= Given passage =

------------------------------------------------

7. The mootness doctrine is a rule of judicial practice which is designed to ensure the proper and efficient administration of justice. It thus shares a close affinity with other judicially created rules of practice, such as the rules relating to locus standi, the rule of avoidance and the doctrine of justicability. These doctrines and rules of practice may all said to be constitutionally inspired - in particular, by the doctrine of separation of powers reflected in Articles 6, 15, 28 and 34 of the Constitution - even if they are not actually constitutionally mandated in express terms. As Article 34.1 of the Constitution provides that the administration of justice is committed to the courts, the courts must endeavour to fulfil that mandate by confining themselves to the resolution of actual legal controversies. If they were to do otherwise, then the courts would stray beyond that proper constitutional role of administering justice as between parties to a legal dispute, inasmuch as such decisions would amount to purely “advisory opinions on abstract propositions of law”: see Hall v. Beals 396 U.S. 45 (1969)(per curiam). Outside of the special confines of Article 26 (which, in any event, provides for a binding decision - and not merely an advisory opinion - by the Supreme Court on the constitutionality of a Bill following a reference by the President), the provision by judges of such advisory opinions would not, at least generally speaking, serve the proper functioning of the administration of justice, since if unchecked or not kept within clearly defined limits, it would involve the judicial branch giving gratuitous advice on legal issues to the Oireachtas and the Government, a function which was never conferred on it by the Constitution.

8. The mootness doctrine further serves the interests of the proper administration of justice by conserving scarce judicial resources. As Hardiman J. observed in G. v. Collins [2005] 1 ILRM 1, 13 “proceedings may be said to be moot where there is no longer any legal dispute between the parties.” In this respect, the doctrine of mootness may be said to constitute a sub-set of the broader locus standi rules, since if a legal dispute has been resolved and the issue thereby becomes moot, the litigants no longer have any proper interest in seeking to have the issue judicially resolved, even if they had such an interest at some point in the proceedings. In such instances, the public interest generally requires that the judicial branch of government refrain from deciding such questions. As Henchy J. remarked in the context of the general locus standi rules in Cahill v. Sutton [1980] I.R. 269, 283:

      “To allow one litigant to present and argue what is essentially another person’s case would not be conducive to the administration of justice as a general rule. Without concrete personal circumstances pointing to a wrong suffered or threatened, a case tends to lack the force and urgency of reality. There is also the risk that the person whose case has been put forward unsuccessfully by another may be left with the grievance that his claim was wrongly or inadequately presented.”
9. It may be true that not all of these comments apply with quite the same force and effect in the case of mootness - as distinct from a lack of locus standi generally - since in the vast majority of cases which ultimately transpire to have become moot the litigants will have had the appropriate locus standi at some point. But the critical point is that at the time the court is called upon to adjudicate upon the issue, the litigant no longer has such an interest by reason of intervening events which have ended the litigation as a live controversy.

------------------------------------------------

= What needs to be done =
Transcribe the section of the mootness passage that begins with the words "9. It may be" and ends with "a live controversy.".

= Recorded information =
------------------------------------------------

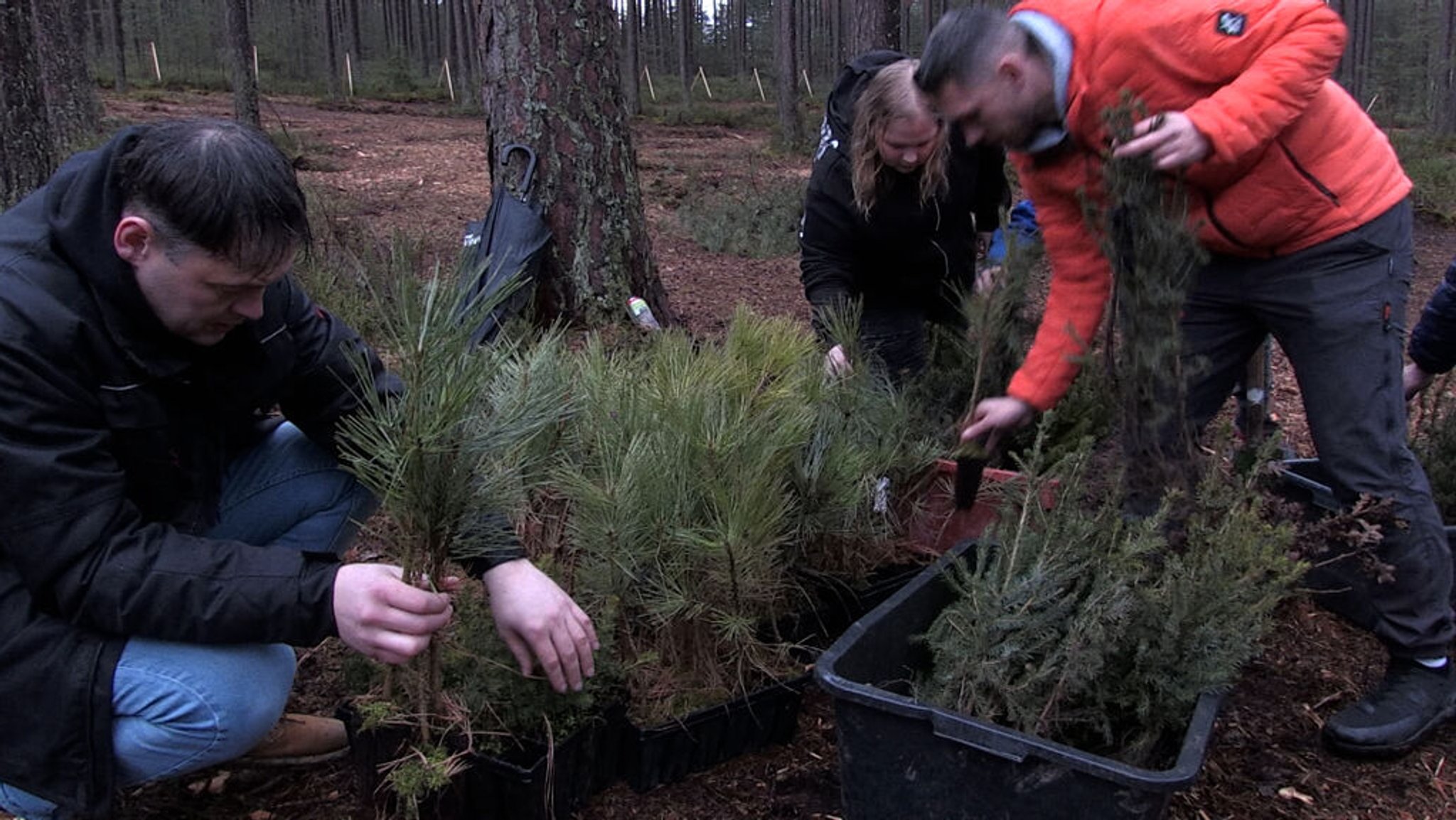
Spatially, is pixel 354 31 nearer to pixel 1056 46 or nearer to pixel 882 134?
pixel 882 134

------------------------------------------------

= Expected answer =
9. It may be true that not all of these comments apply with quite the same force and effect in the case of mootness - as distinct from a lack of locus standi generally - since in the vast majority of cases which ultimately transpire to have become moot the litigants will have had the appropriate locus standi at some point. But the critical point is that at the time the court is called upon to adjudicate upon the issue, the litigant no longer has such an interest by reason of intervening events which have ended the litigation as a live controversy.